The elevator ride on the way up had been spent considering what, exactly, Ethan planned to say to Nia when he saw her, but he'd come up short. It was only as Evie guided him to a chair opposite her that his gut kicked in and he settled on something.

"You don't give much away, do you?"

The direct approach felt like it would be something Nia respected more, although he instantly regretted how accusatory it sounded. However her expression softened, the poise she still managed to hold slipping for just a moment. She looked apologetic.

"No...I suppose I don't always."

Ethan didn't reply, letting silence hang in the air for just longer than was entirely comfortable, making it clear he was waiting for her to go on. Nia sighed, exasperated, although whether it was with him or herself he wasn't able to tell. She'd foregone her coffee cup from earlier and as a result her fingers drummed against the arm of the chair in what he could only presume was a nervous tick she normally did her best to avoid as she picked her reply.

"You aren't the only one that this is daunting for. Feeling like I'm keeping things in control is how I deal with them. This is," another beat, "how I told myself things were meant to play out. It's not a shot in the unknown, just another line in the script."

"You're nervous?" Evie asked, voicing Ethan's surprise for him.

"Of course I am."

God, she clearly hated this, not the situation, or at least not entirely, but the candour. Ethan couldn't tell if it was the emotional honesty that bothered her or something else, but the pace of her fingers picked up the drumming faster.

"I know exactly how this is meant to go, and yet..."

"Taking that step over the cliff edge is harder than you thought," Ethan said.

She forced her fingers to stop, curling slightly into a grip of the front of the chair's arm instead.
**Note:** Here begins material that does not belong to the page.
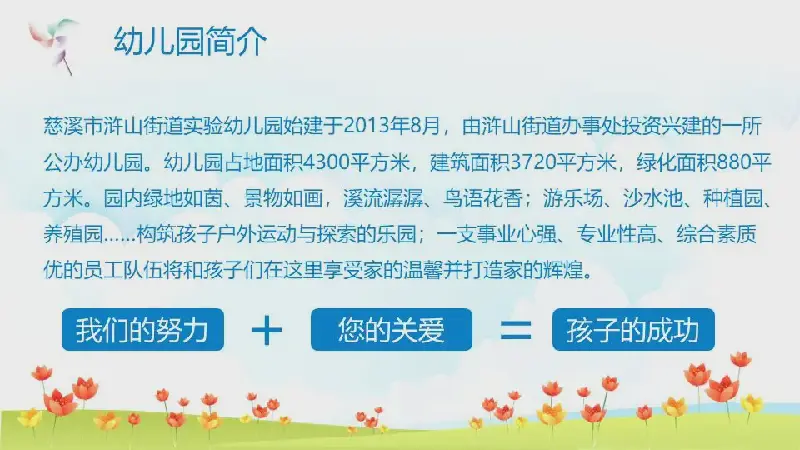 幼儿园简介

慈溪市浒山街道实验幼儿园始建于2013年8月，由浒山街道办事处投资兴建的一所公办幼儿园。幼儿园占地面积4300平方米，建筑面积3720平方米，绿化面积880平方米。园内绿地如茵、景物如画，溪流潺潺、鸟语花香；游乐场、沙水池、种植园、养殖园……构筑孩子户外运动与探索的乐园；一支事业心强、专业性高、综合素质优的员工队伍将和孩子们在这里享受家的温馨并打造家的辉煌。

我们的努力 + 您的关爱 = 孩子的成功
And nodded.

"You know, I ran us through Delphi ten times just to be sure. I even had a contact in the US run us through Oracle as well in case the UK government fucked their system up by going with the lowest bidder, like they always do. I'd been fully prepared to need to find people from outside Taymont to run this project with and to find one person with such a strong match felt unlikely. To find two of you in a sample size of less than 100, well, the odds of a lottery win were higher. But no matter how I had things tweaked, how many controls I tested or systems I put things through, there was the algorithm telling me that you are the best fit I could ever find in partners."

Ethan wasn't even sure where to start unpacking that for her. Here she was, being told to surrender herself to this, that everything by the odds should go right. But if things didn't... the questions that would leave her with...
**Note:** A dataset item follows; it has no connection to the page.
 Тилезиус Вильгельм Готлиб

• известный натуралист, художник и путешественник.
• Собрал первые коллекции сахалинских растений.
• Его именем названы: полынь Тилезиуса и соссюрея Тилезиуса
"No pressure then," Evie managed, forcing a smile from the older woman.

"None at all."

At some point, Ethan wasn't sure quite when, the atmosphere in the room had shifted. Initially, the question of whether this was going to happen still lingered in the air but now, both Evie and Nia were speaking with a tone that suggested it was already decided. It was almost like he was in a car that was beginning to roll downhill and he was watching to see if anyone else was going to pull the handbrake, without knowing quite why he wasn't moving to do it himself.
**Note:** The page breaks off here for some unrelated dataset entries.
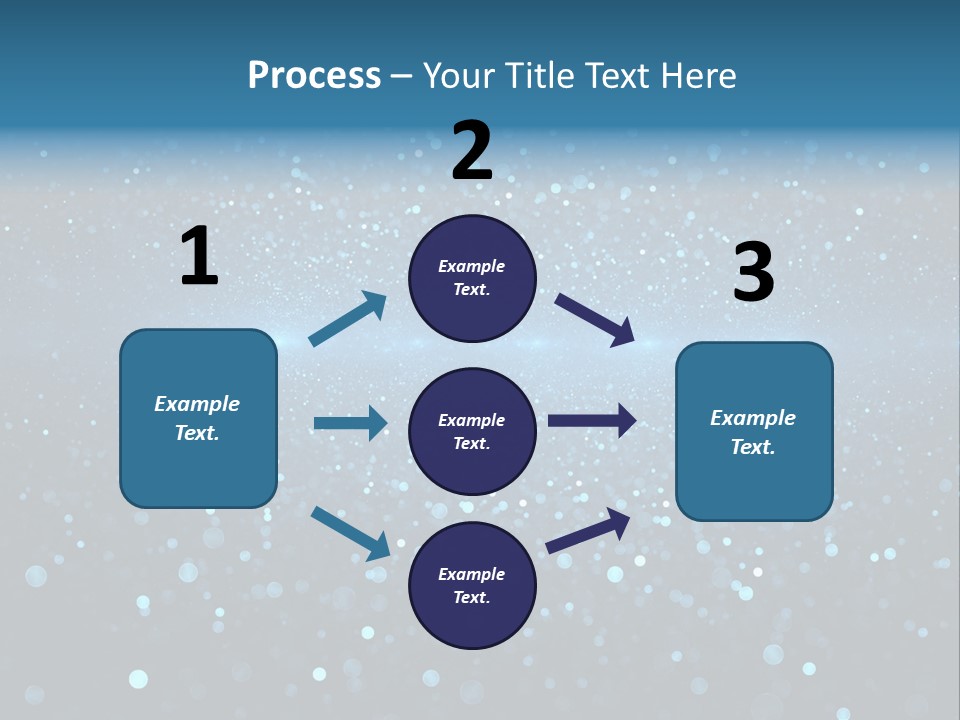 Process – Your Title Text Here

1

Example Text.

2

Example Text.

Example Text.

Example Text.

3

Example Text.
"That's them," Evie asked, indicating the briefcase.

With a nod of confirmation from Nia the younger woman moved decisively towards it. Held shut by a pair of heavy clasps that clunked with what felt like an unnecessarily dramatic amount of weight. As Evie swung the lid open the sound of Nia's drumming fingers started again. A brief draft of cool air accompanied the reveal, the case refrigerated for the vaccine's storage.

They didn't look like much, a couple of small, pre-filled syringes sat resting in a padded compartment, batch numbers and expiry dates printed neatly on the side along with the word Gemivax and a small green Averna 'A'. There couldn't be more than 2 millilitres of milky fluid in either of them.

It almost felt ridiculous to Ethan that this was what the fuss was about, but here they were, 3 people who were practically strangers about to enter what somehow felt oddly like a suicide pact. Where one went they were all going.